Russia has warned the United States and Britain are "tempting fate" by sending warships into the Black Sea amid the war with Ukraine.
"We call on the Pentagon and the British navy, which are sending their warships into the Black Sea, not to tempt fate in vain," Major General Igor Konashenkov, the Russian Defense Ministry's spokesperson said in a televised statement on Friday.
Russia will defend its borders using all possible means including military force, he warned, noting, British warships sailing off the Russian coast in Crimea are "not more than a target" for Russia's Black Sea fleet's defense forces.
HMS Defender, a British destroyer sailed through the Black Sea on Wednesday. Russia said its defense forces had fired warning shots and dropped bombs in the path of the British warship sailing through waters off the coast of Crimea, reportedly en route to Georgia.
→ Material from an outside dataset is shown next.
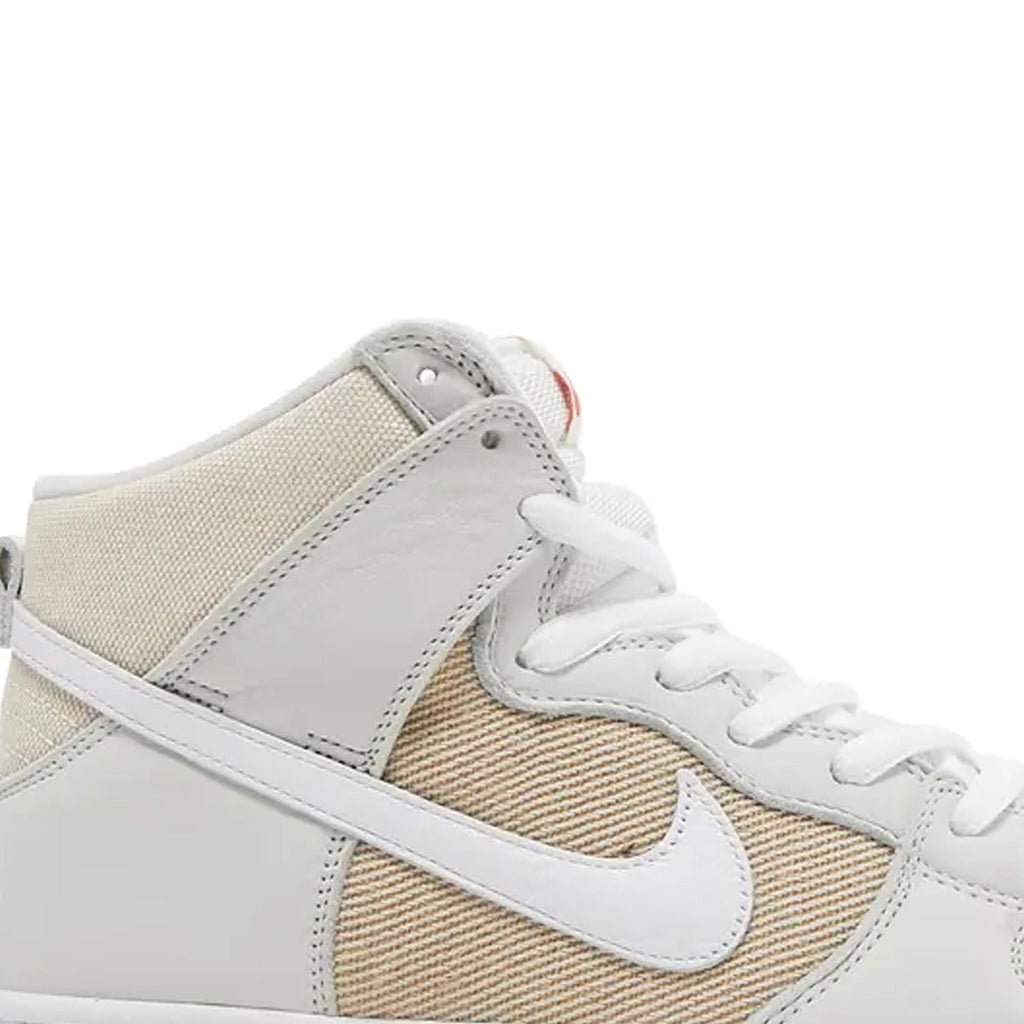 Nike SB Dunk High Pro ISO 'Unbleached Natural' (2021)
The UK said it had been informed beforehand of Russian military exercises.
In a separate announcement, Deputy Foreign Minister Sergei Ryabkov said the US and Britain were sowing strife by sailing warships through Black Sea waters, reiterating that Russia was ready to defend its borders using all means.
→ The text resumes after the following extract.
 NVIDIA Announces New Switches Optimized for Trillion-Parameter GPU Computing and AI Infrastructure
Russia also warned on Thursday that it would target any British warships in the Black Sea if the UK's provocative actions off the Crimean coast continued.
It also warned in a separate announcement by the Defense Ministry that the Russian forces had launched a joint naval and aerial military exercise in the eastern Mediterranean.
Since Russia launched its special military operation in Ukraine in February 2022, the US and most European Union member countries have supplied Ukraine with tens of billions of dollars worth of weapons, including rocket systems, drones, tanks and armored vehicles, communication systems, and so on.
The United States is the biggest supplier of weaponry to the Kiev forces, so far alone sending some $48 billion worth of military aid and other assistance to Ukraine since the beginning of the war.
Russia has repeatedly warned that flooding Kiev with weapons and munitions will only prolong the war and that the West is engaged in a proxy war with Russia over Ukraine that could escalate into a much bigger conflict. The Kremlin also insists that it does not want to trigger a direct military confrontation between the US-backed NATO and Russia.
In the meantime, former Russian president Dmitry Medvedev said the war in Ukraine could last for a very long time with periods of fighting followed by numerous ceasefires.
"This conflict will last a very long time, most likely decades," said on Thursday during a visit to Vietnam.
"As long as there is such a power in place, there will be, say, three years of truce, two years of conflict, and everything will be repeated," he said, reiterating Moscow's claim that Ukraine is a Nazi state.
He warned that supplying more destructive and advanced weapons by the US and its allies to Ukraine increases the probability of a "nuclear apocalypse.”
Russia’s former president said on Tuesday, “The more weapons are supplied, the more dangerous the world will be."
"And the more destructive these weapons are, the more likely the scenario becomes of what is commonly called a nuclear apocalypse," he warned during a trip to Vietnam.
Medvedev, who is currently serving as deputy chairman of the Russian Security Council and is seen as a close ally of Russian President Vladimir Putin, had warned earlier that if Russia loses the conflict in Ukraine, a nuclear war could break out.
"The defeat of a nuclear power in a conventional war may trigger a nuclear war," Medvedev warned in a Telegram post, adding that "nuclear powers have never lost major conflicts on which their fate depends."